The U.S. government’s Consumer Financial Protection Bureau website provides more information on questions to ask contractors. It also lists things to do and not to do when hiring or paying them. 

Price Gouging by Businesses

Price gouging is when a company or contractor charges a lot more for things like repairs, fuel, and other supplies people need immediately after a disaster. If you think a person or company is price gouging, here are some things you can do: 

  • Report the incident to the attorney general or consumer protection office for your state or territory. The attorney general is the chief legal officer for the government and a representative of the public interest. The attorney general or agency can take or threaten legal action against businesses they believe are price gouging.  
  • Keep receipts, advertisements, photos, or any other documentation that supports your allegations of price gouging. 
  • Get price quotes from other businesses for the same product or service. You could use these other quotes to show that this company or contractor charged far too much. 
  • Consider legal action to recover money you lost if you’ve been a victim of price gouging. A consumer protection lawyer can advise you on your rights and help you take the necessary steps to hold the business accountable. 
  • Price gouging laws vary by jurisdiction. Ask an attorney or consumer advocacy organization for more information on the laws and protections that apply in your area. 

Security Deposit Disputes

A security deposit is a set amount of money a tenant pays to a landlord before moving into the property. Landlords collect this money to protect themselves in case you cause any damage to the property or move out without having paid all your rent. Depending on what your lease says about the deposit, the landlord may also be able to use the money for other things. 

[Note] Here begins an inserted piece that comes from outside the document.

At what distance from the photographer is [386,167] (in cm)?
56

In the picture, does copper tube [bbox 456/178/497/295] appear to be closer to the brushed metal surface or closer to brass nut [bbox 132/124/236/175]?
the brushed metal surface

If your landlord doesn’t need to use the security deposit for any of the things the landlord is allowed to use it for, you’re supposed to get the money back after you move out. What happens if the landlord uses the deposit to pay for something it should not be used for or refuses to give it back after you move out?

Here are some tips on how to avoid and handle these situations: 

  • Follow the procedures outlined in the lease agreement. Also know and follow state, territory, or local laws.  
  • If a disaster caused damage, document any damage with photos and videos. Make a list of all damage. Keep records of all communications with the landlord. This documentation may be useful in resolving the dispute.  
  • Before turning in your keys to your landlord, document the condition of the empty apartment by taking photos and videos after you’ve removed your belongings and cleaned the apartment. 
  • Give your landlord a written notice of your new address. Keep a copy of this notice. 
  • Most states and territories have laws that say when and how a landlord must return a security deposit. Ask a housing advocacy organization or legal expert about the law in your area. (See the Common Housing Issues section on this page for links to organizations and free legal advice.) 
  • Try to reach an agreement by talking to your landlord or property manager.  
  • As a last resort, you may want to try to resolve the dispute through mediation or small claims court. “Mediation” is a process in which an outside expert listens to the facts that you and the landlord present and proposes a solution that may be acceptable to both of you. But be aware that you may have to spend a lot of money for mediation or court. This cost may be more than the amount you could get back from the security deposit. 
  • Get advice from a legal professional, if needed.